HW 05 - Effective visual design + making data maps

Homework
Modified

March 26, 2026

Important

This homework is due April 15 at 11:59pm ET.

Learning objectives

  • Clean and wrangle data for visualization
  • Generate geospatial data visualizations
  • Critique data visualizations using a consistent set of principles for graphical excellence
  • Create effective visualizations that accurately represent data

Getting started

  • Go to the info3312-sp26 organization on GitHub. Click on the repo with the prefix hw-05.

  • Clone the repo and start a new workspace in Positron. See the Homework 1 instructions for details on cloning a repo and starting a new R project.

General guidance

TipGuidelines + tips

As we’ve discussed in lecture, your plots should include an informative title, axes should be labeled, and careful consideration should be given to aesthetic choices.

Remember that continuing to develop a sound workflow for reproducible data analysis is important as you complete the lab and other assignments in this course. There will be periodic reminders in this assignment to remind you to render, commit, and push your changes to GitHub. You should have at least 3 commits with meaningful commit messages by the end of the assignment.

TipWorkflow + formatting

Make sure to

  • Update author name on your document.
  • Label all code chunks informatively and concisely.
  • Follow the Tidyverse code style guidelines.
  • Make at least 3 commits.
  • Resize figures where needed, avoid tiny or huge plots.
  • Turn in an organized, well formatted document.

Exercises

Exercise 1

Towards the EGOT. The Emmy, Grammy, Oscar, and Tony Awards are four of the most prestigious awards in the entertainment industry. Winning all four of these awards is considered a significant accomplishment in American show business.
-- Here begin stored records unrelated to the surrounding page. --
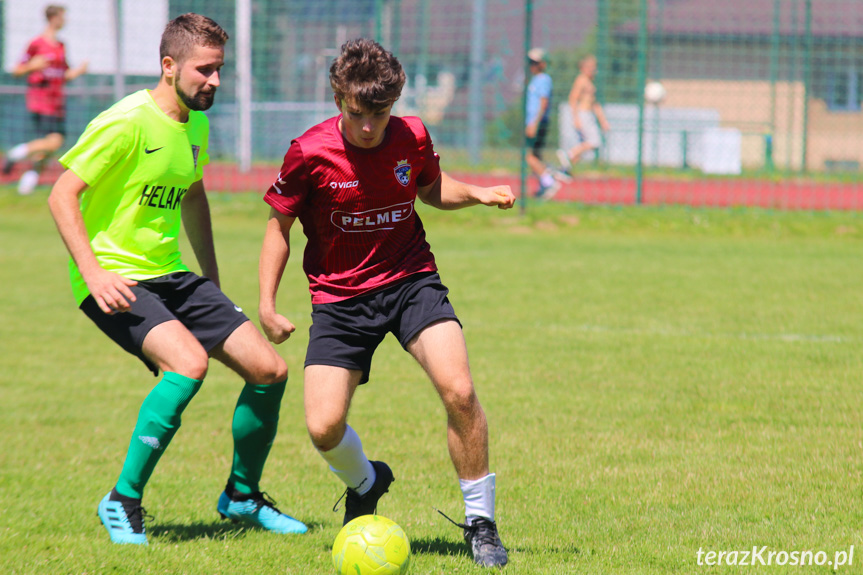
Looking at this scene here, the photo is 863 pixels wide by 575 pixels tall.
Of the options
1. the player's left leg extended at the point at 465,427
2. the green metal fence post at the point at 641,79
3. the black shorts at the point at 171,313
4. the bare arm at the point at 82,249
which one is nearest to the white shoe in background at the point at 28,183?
the green metal fence post at the point at 641,79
A GIF of Tracy Jordan from 30 Rock saying 'I've got to EGOT' to Whoopi Goldberg.

As of this date, only 22 people have achieved this feat. We want to visualize the winners and the time it took for them to earn an EGOT.

You can find a list of all EGOT winners and the years in which they won each award on Wikipedia. Scrape the data from the first table and clean it to reproduce the visualization below.

TipSome useful hints
  • Use {rvest} to scrape the data from Wikipedia.
  • The color palette used in the plot is “Dark 2” from the {colorspace} package.
  • The font is Roboto Condensed.
  • Some individuals won multiple awards in the same or consecutive years. To ensure each point is still visible, we offset each point based approximately on when during the year the awards ceremony is held. For the purposes of calculating these offsets, we assume the Emmy Awards are held in September, the Grammy Awards in January, the Academy Awards in February, and the Tony Awards in June.1

Exercise 2

Traffic stops in Tompkins County, NY. The Tompkins County Sherrif’s Office publishes an online dashboard tracking vehicle and traffic stops. The interactive map they publish showing the location of traffic stops could use some work.

data/tompkins-traffic-stops.geojson contains aggregated information on traffic stops initiated by the sherrif’s office. The data includes the location for each stop and the number of stops initiated during 2025.

Design and implement two geospatial visualizations depicting the geographic variation in traffic stops across Tompkins County. One plot should use raster map tiles from {ggmap} and the other should use vector data to draw the spatial features. It is up to you to decide how best to visually depict the traffic stops on the map. In a written reflection of at least two paragraphs, explain your design choices and which approach you believe is more effective at communicating the geographic variation in traffic stops across Tompkins County.

TipUse {tigris} to get vector spatial data

{tigris} is an R package that provides easy access to spatial data from the U.S. Census Bureau. You can use it to obtain vector spatial data for any region in the United States. It includes many types of geographic features, such as state/county boundaries, Census tracts, rivers, roads, rails, and more. Obtain the appropriate spatial data for Tompkins County and use it to create your vector map.

Exercise 3

Housing in the United States. Tell a short data-driven story about housing in the United States using data collected by the U.S. Census Bureau. The {tidycensus} package provides easy access to a wide variety of Census datasets (primarily the American Community Survey [ACS]), many of which include features related to housing. Use {tidycensus} to obtain your data and create a series of three visualizations that tell a story about housing in the United States. You can choose any topic related to housing that you find interesting, such as home ownership rates, housing affordability, or the age of housing stock. Be creative and use your judgment to determine what data to use and how to visualize it.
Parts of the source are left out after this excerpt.